One thing, at least, is clear: A five-star rating means an extraordinary production of an extraordinary play. For example: The Normal Heart, which I saw at freeFall Theatre in February, 2014, and which I confidently awarded five stars with my review. The freeFall production of Larry Kramer’s play was unusually forceful: It looked at the early days of the AIDS crisis with rage and pity, and offered Eric Davis, Roxanne Fay, and Jim Sorensen (among a large and talented cast) the opportunity to passionately argue for honesty and action. Larry Silverberg’s direction was taut, all the design elements were top-notch; this was clearly a special production. Two years after I saw it, I still remember its desperate force.
A four-and-a-half star play is almost as good, but lacks one or two important features. Take Jitney, which I just saw earlier this month at American Stage. This luminous production mesmerized its audience with nine astonishing impersonations of the men and woman associated with a gypsy cab company in Pittsburgh. Boasting August Wilson’s poetic dialogue and so much splendid acting, why did it miss that final half-star? Two reasons: an overly expedient dramatic question, about the demolition of the cab company’s building, was never truly resolved; and the ending that Wilson wrote occurred “accidentally,” that is, without being earned. These weren’t game-changing flaws, but they kept the play from being a complete experience of artistic success.
The more flaws, the fewer stars. A four-star play like Lights Rise on Grace, offered last year at Stageworks, was wonderfully acted, impeccably directed by Karla Hartley, but the unusual subject matter of the play — a love triangle between a young Asian-American woman, a black man and the white lover whom he first met in prison — was so far from most people’s experience, it came across as a case study: fascinating but distant.
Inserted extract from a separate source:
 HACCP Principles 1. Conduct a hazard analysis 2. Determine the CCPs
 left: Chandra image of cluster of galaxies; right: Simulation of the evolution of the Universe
Somewhat stronger reservations are intended by a three-and-a-half star review, such as the one I wrote about Jobsite Theater’s Hedwig and the Angry Inch way back in 2013. Here one terrific performance — Spencer Meyers’s Hedwig — along with David Jenkins’s fine video design was undercut by mediocre songs and a handful of plot elements that went nowhere. A three-star review suggests further insufficiencies, such as those found in (much of) the acting, the set design, and the somewhat musty text of Tampa Rep’s The Children’s Hour a few months ago. True, the play brought us two first-class performances (Katie Castonguay and Olivia Sargent) and there was some real suspense as the narrative proceeded. But social progress had rendered a lot of the text obsolete, and the lackluster set and some superficial performances were a stubborn imposition on our suspension of disbelief. By the time we get to even fewer stars, there are a lot of things going wrong: the not-funny humor of American Stage’s The 39 Steps (two-and-a-half stars), the dramatic redundancies and dreadful set of TRT2’s Tender Napalm (two stars), and — well, I’ll leave the failings of one- and one-and-a-half-star shows to the reader’s imagination. And I can think of one production — I’m not naming names — that deserved no stars at all.
So that’s it: No doubt subjective, no doubt arguable with other critics. But I try to be utterly honest in evaluating each play I see, and often surprise myself with my likes and dislikes.
And just for the record: I’d love to see nothing but five-star shows every week.
Because, just like other spectator, I go to the theater for a good time.